» **Reading text**
________
Whether she’s coming face-to-face with a leopard seal in Antarctica (a heart-pounding moment!) or gliding among massive manta rays in the South Pacific (a more Zen-like experience!), Maya films these amazing encounters and brings them to the surface to share with guests. The undersea program perfectly aligns with Maya’s goal—to help make a difference for our blue planet—and nothing makes her happier than when she hears from guests how much it added to their voyage. “If I can inspire even one person to care more about something in nature, make one positive change in their everyday life, or start a conversation with someone else, I’ve done my job.”
Why do you explore?
I explore because I care about this planet. Exploration to me isn’t just about getting to see new, exciting, wild places, it’s about fuelling that undeniable curiosity to ask questions about what we see and wonder how the world works. With opportunities like filming under icebergs with an ROV and diving in uncharted territory, my job doesn’t just give me a chance to feel a little like an explorer, it gives that exploration a purpose.
What is your favorite Lindblad destination?
Although some of my favorite dive experiences have been in warm waters, my favorite destinations to travel with Lindblad are definitely places with cold water. When you think of places like Antarctica and the Arctic above the surface, you think of an environment that is white, vast, and possibly desolate. Looking below the surface in these regions, this is where we find the color. The life underwater in the poles is surprisingly diverse and perfectly adapted to these extreme environments—and it’s incredibly rewarding to discover.
What is the dream exploration you haven’t done… yet?
We live on a planet that is covered by more than 70% water, yet we have explored less than 5% of the ocean. A dream of mine is certainly to explore the deep sea. To take a submersible down to depths greater than humanly possible, plunge into darkness and leave the photic zone behind, to truly explore a place that is “otherworldly” on our own planet—I think that would make my heart explode with fascination and curiosity.
Name your female heroes and why.
Dr. Sylvia Earle. As a woman in ocean science, not only did she pave the way for women to do things that were previously considered to be things only men could do, she has relentlessly used her voice with palpable passion to inspire others to care about our ocean.
Secondly, and more importantly, my mom. Although she’s what I refer to as a “terrestrial creature”, and I may have followed in my dad’s footsteps of pursuing an ocean path, my mom has without a doubt influenced the passion that I have for what I do and what I care about. And she’s taught me to always “swing for the fences.”
What advice would you give the next generation of women explorers?
Be inspired by the women that paved the way doing things as "first women," but remember now is our time to get out there and do things no matter what! It doesn't have to just be a significant step for women to make something special. If you are doing what you love, and it makes a positive contribution to our world, it's special. Explore with purpose, but don’t forget to just be wonderfully curious sometimes and marvel at how amazing our world can be.
________
» **Data excerpt**
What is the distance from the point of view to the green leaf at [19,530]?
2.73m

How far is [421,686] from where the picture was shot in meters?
________
» **Task instructions**
In the interview with Maya, retype the passage between "What advice would" and "world can be.", inclusive. Work only from the interview text.

» **Exercise output**
What advice would you give the next generation of women explorers?
Be inspired by the women that paved the way doing things as "first women," but remember now is our time to get out there and do things no matter what! It doesn't have to just be a significant step for women to make something special. If you are doing what you love, and it makes a positive contribution to our world, it's special. Explore with purpose, but don’t forget to just be wonderfully curious sometimes and marvel at how amazing our world can be.